I was watching a guy crush cars at a nearby self service yard...Using some big hydraulic controlled arm (And amazing skills) he picked a car up, swung it over, dropped it, opened the hood, pulled the engine and trans, then the radiator. Then he picked up the car and dumped it in the crusher. Pretty cool to watch.
We had one of these locally. I used to take junk cars there when I was unemployed back in the early 1980s. Quite a thing to see in action, and amazing how the ferrous and non ferrous metals were separated. There was another conveyor for the "fluff" which was upholstery, insulation, plastic,etc. I was there one windy day when a spark from the operation ignited the fluff pile. I got the heck outta there quick!
Looking back, it WAS the 1980s, and todays muscle cars were cheap and plentiful. I wish I could bring back several of the cars I took. They were junk then, but would be $$$ now.....

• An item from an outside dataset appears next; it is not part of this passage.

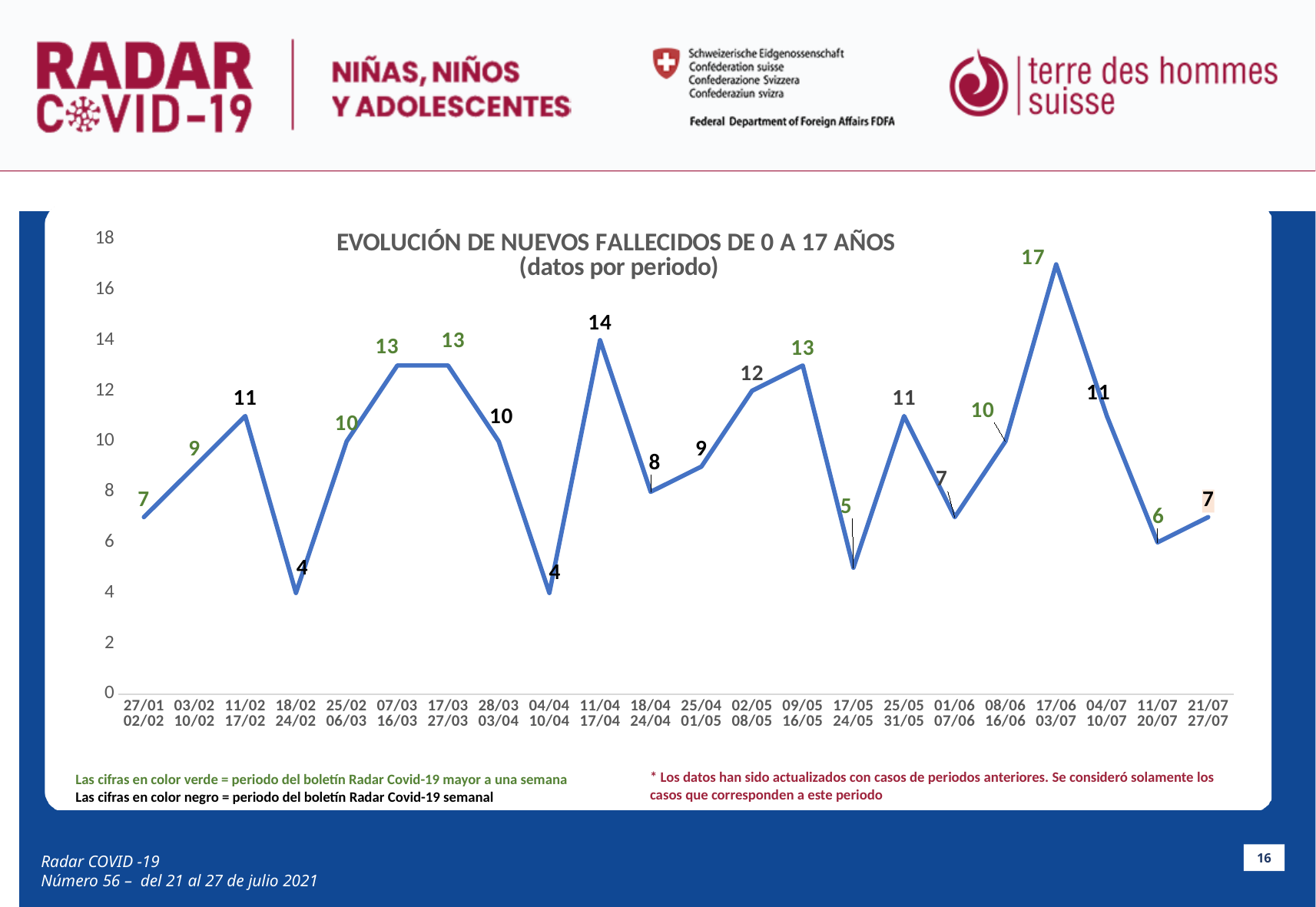
What type of chart is shown on the slide? line chart Which period has the highest value? 17/06-03/07 Which is larger, the value for 02/05-08/05 or the value for 25/05-31/05? 02/05-08/05 How many data points are plotted on the line? 22 What is the value for the last period, 21/07-27/07? 7 What is the lowest value plotted on the chart? 4 What is the title of the chart? EVOLUCIÓN DE NUEVOS FALLECIDOS DE 0 A 17 AÑOS (datos por periodo) What is the difference between the value for 17/06-03/07 and the value for 04/07-10/07? 6 Do the values rise or fall from 09/05-16/05 to 17/05-24/05? fall According to the note below the chart, what do the green figures indicate? periodo del boletín Radar Covid-19 mayor a una semana What is the value for the period 11/04-17/04? 14 What is the value for the period 17/05-24/05? 5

I scrapped a 69 Chrysler New Yorker about five years ago. Before I could get out the gate at the scrapyard,that car was already cubed. They pulled it off my trailer,with a forklift,the claw machine picked it up,and put it in the crusher and it came out as a 3x3x3 cube. There could have been bodies in the trunk,but nobody checked or cared!

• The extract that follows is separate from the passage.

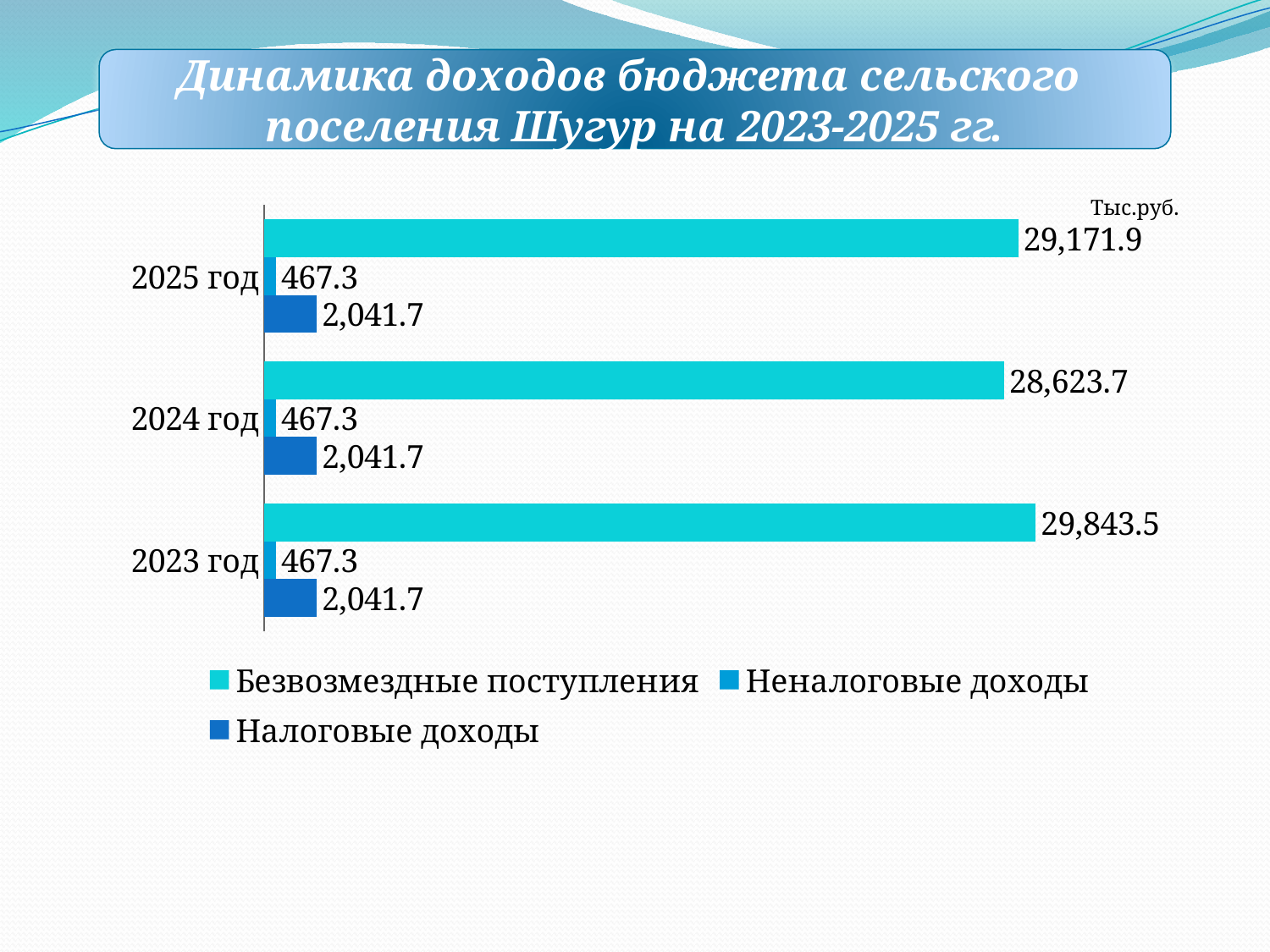
How many series does the legend list? 3 What is the value of Безвозмездные поступления for 2025 год? 29,171.9 What kind of chart is shown on the slide? Bar chart What is the value of Налоговые доходы for 2023 год? 2,041.7 In which year is Безвозмездные поступления lowest? 2024 год What is the difference between Налоговые доходы and Неналоговые доходы in 2025 год? 1,574.4 How many years are shown on the chart? 3 Which is larger: Безвозмездные поступления in 2025 год or in 2024 год? 2025 год What is the value of Безвозмездные поступления for 2024 год? 28,623.7 What is the value of Неналоговые доходы for 2024 год? 467.3 What is the difference between Безвозмездные поступления in 2023 год and 2024 год? 1,219.8 In which year is Безвозмездные поступления highest? 2023 год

That Turbine car crushing video was hard to watch. This is a picture of my wife and her sister and her brothers riding in a turbine car at the 1965 New York worlds fair.

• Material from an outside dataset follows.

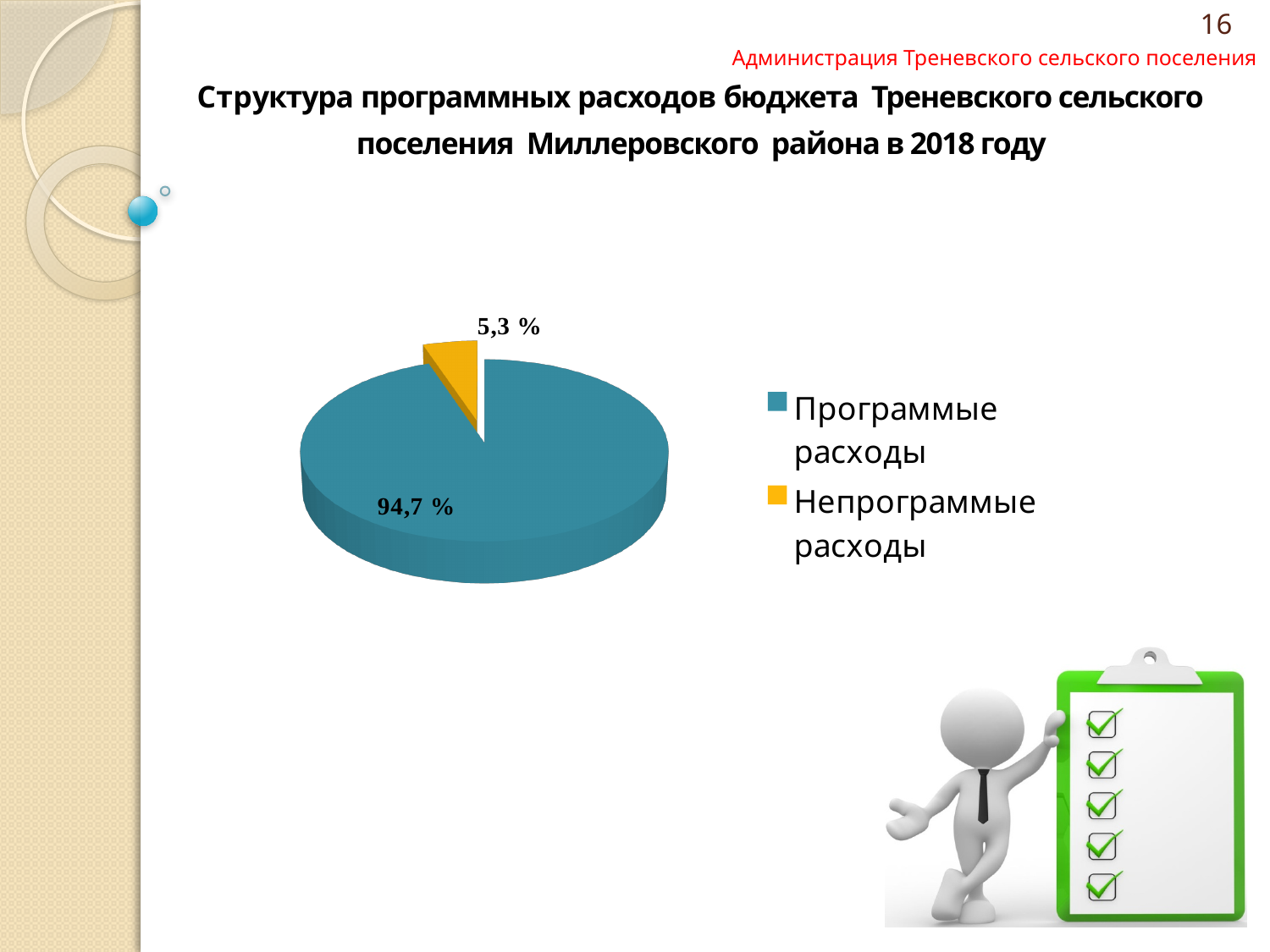
What share of the pie is labelled for Программые расходы? 94,7 % What colour is the slice for Программые расходы? teal blue How many slices does the pie chart have? 2 What share of the pie is labelled for Непрограммые расходы? 5,3 % Which category has the smallest slice of the pie? Непрограммые расходы Which is larger, the slice for Программые расходы or the slice for Непрограммые расходы? Программые расходы What kind of chart is shown on the slide? pie chart What is the difference in percentage points between Программые расходы and Непрограммые расходы? 89,4 What colour is the slice for Непрограммые расходы? yellow/orange How many entries does the legend list? 2 Which category has the largest slice of the pie? Программые расходы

Been a licensed auto recycler for 35 years. Things have really changed. Anything possible to make a dime on is done. We save as much aluminum/copper as possible BEFORE sending things to the shedder. (the stock pile of aluminum in metric tons is staggering right now.) So the price is waaaay down. Years ago we didn't mess with it to much. For years, we also separate auto cast. (brake rotors and such.) You don't see a shredder chewing up ol' cast iron blocks either. Or things that go "boom" - seen both, not pretty
I remember seeing guys burning the interiors out of the cars ,before crushing the cars,like they did in the turbine video. I doubt that the EPA would let them do that these days.
That was a very common practice back in "the day". The technology then was not real capable of separating "fluff" from metal. Today they can do fluff, ferrous and non ferrous all in one operation. So they would burn it. The EPA mega frowns on that type of **** now.
You wouldn't want to fall into,or be helped into one of those shreadders. They would be lucky if they recovered enough to make a hamburger out of what's left!